08/02/2026
Carl Gustav Jung describía ciertos patrones no como fallos de conducta, sino como mensajes cifrados del inconsciente. Este es uno de ellos.
El hombre no era irresponsable. Al contrario. Cumplía con todo. Trabajaba bien, respondía mensajes, sostenía compromisos. Pero había algo constante: siempre llegaba tarde a lo que realmente importaba. Cuando una relación empezaba a profundizarse, se enfriaba. Cuando un proyecto tomaba forma, perdía impulso. Cuando una decisión pedía coraje, aparecía una excusa razonable.
No había drama. No había caos. Solo una sensación persistente de estar un paso detrás de sí mismo.
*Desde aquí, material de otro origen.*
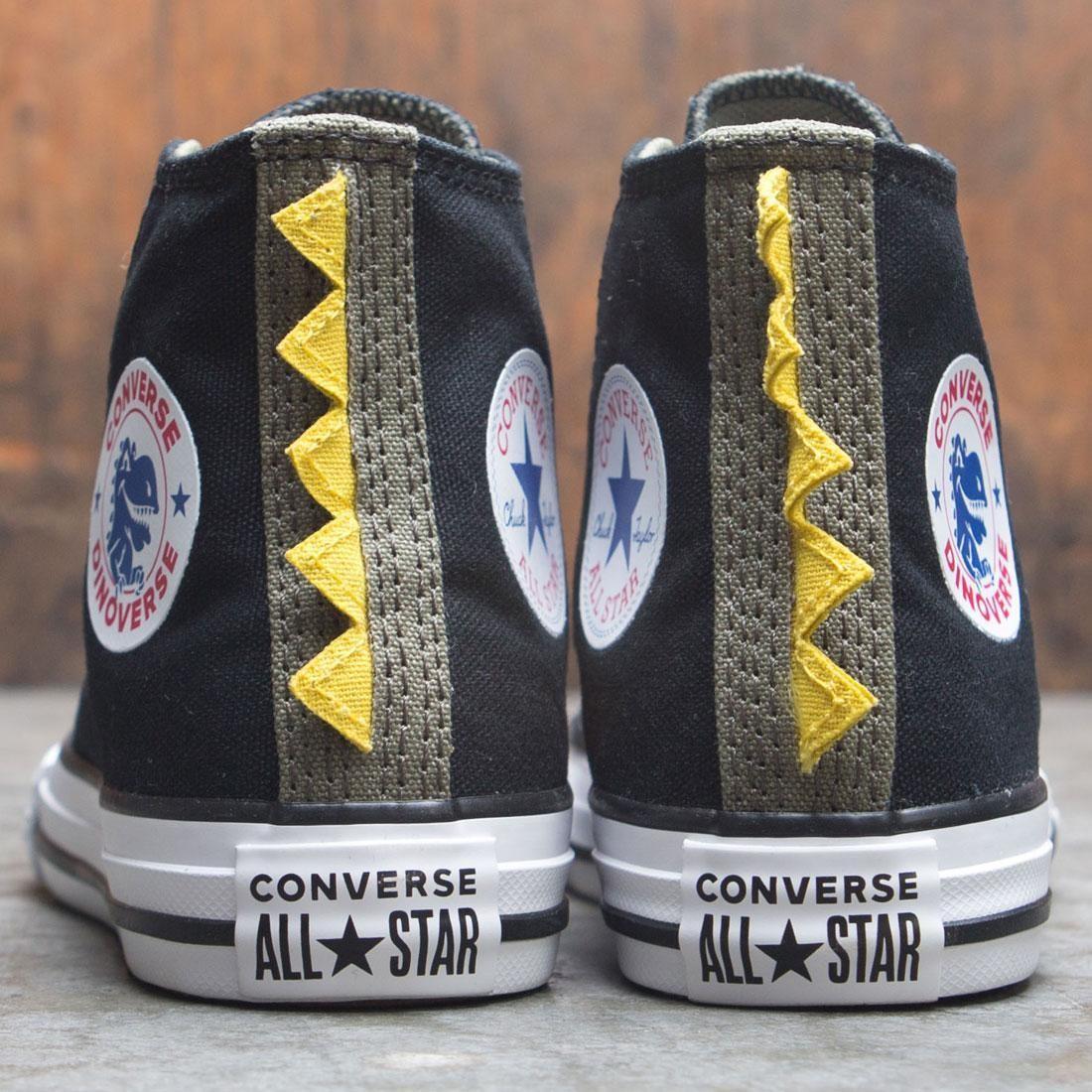 Converse Little Kids Chuck Taylor All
Desde una lectura junguiana, el síntoma no estaba en la puntualidad externa, sino en la evitación del umbral. Llegar tarde era la forma simbólica que tenía su psique de no cruzar del todo. De no comprometerse con una versión más viva de sí.
En sus sueños aparecía un tren que partía sin él. No corría. No gritaba. Observaba. Jung habría dicho que no era un sueño de pérdida, sino de lealtad. Algo en su historia temprana había asociado avanzar con riesgo: destacar era exponerse, desear era perder protección, elegir era traicionar.
El inconsciente resolvió el conflicto con elegancia: no decía “no”, decía “luego”. No se oponía, postergaba. Y así evitaba el choque entre el deseo de vivir y el miedo a perder pertenencia.
El trabajo no fue empujarlo a actuar más rápido. Fue hacer consciente a quién estaba siendo leal cada vez que se quedaba atrás. Cuando esa lealtad pudo ser nombrada, el síntoma perdió función. Ya no necesitaba llegar tarde para protegerse.
Jung sabía que muchos bloqueos no se rompen con decisión, sino con comprensión profunda del sentido que tuvieron. Cuando el yo honra la función del síntoma, la psique encuentra nuevas formas de avanzar.
No siempre te detienes por miedo al fracaso.
A veces te detienes por miedo a llegar.